What role could countries such as Bulgaria and Romania, who have had harmonious relations with Iran for many decades, play in this specific moment, when tensions around Iran and the sanctions against it are growing?
Countries such as Bulgaria and Romania can play a more specific role in mediating and reducing tensions in the Middle East by consulting more with the EU and the US. As tensions over Iran and sanctions against it grow, the interests of Bulgaria and Romania will undoubtedly be affected by their proximity to the Black Sea and the Middle East.

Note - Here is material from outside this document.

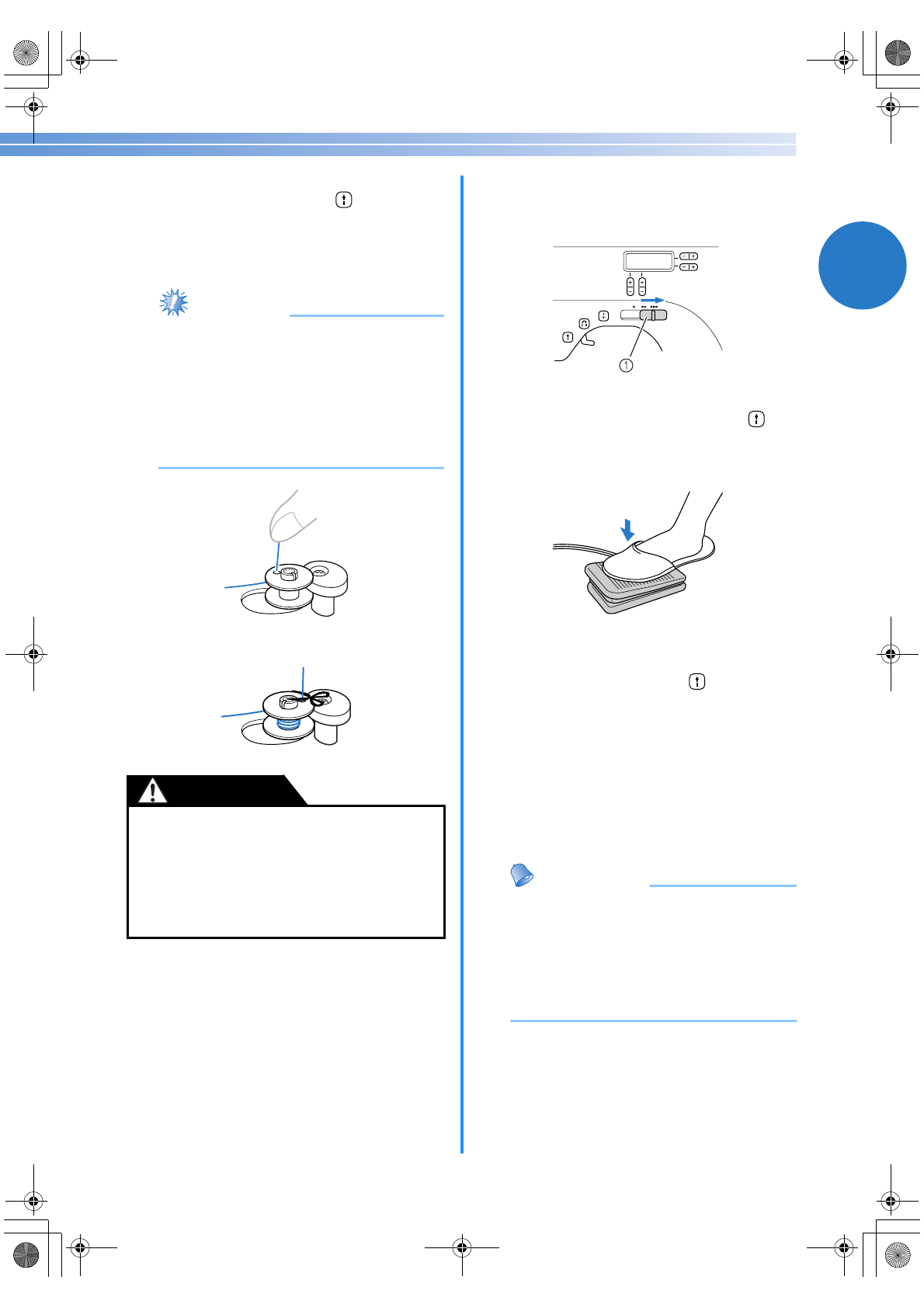 ①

Donald Trump claims that he has “a great deal” to discuss and sign with the Islamic Republic. The present Iranian government rejects even the idea of such a deal. But could such a deal be possible if the Iranian parliament’s equilibrium shifts 2020 and if a different Iranian president comes to power in 2021?
Certainly, if the Iranian parliament in 2020 achieves new political balance and another president is put in power in 2021, it will help change the way we look at the United States and possibly allow for a new agreement to be reached. Changing political, economic and regional conditions and the introduction of new variables may lead the future government to a new agreement within the framework of Tehran’s security interests in the region.
What is the likelihood that Iran will reach a new agreement with the Western powers? How beneficial will it be for the Islamic Republic if it continues its affiliation with Russia and China, who it held naval exercises with a short time before general Soleimani’s death?
There is a possibility of reconciliation with Western powers in the medium-term and it would be a win-win agreement for the Islamic Republic and the West.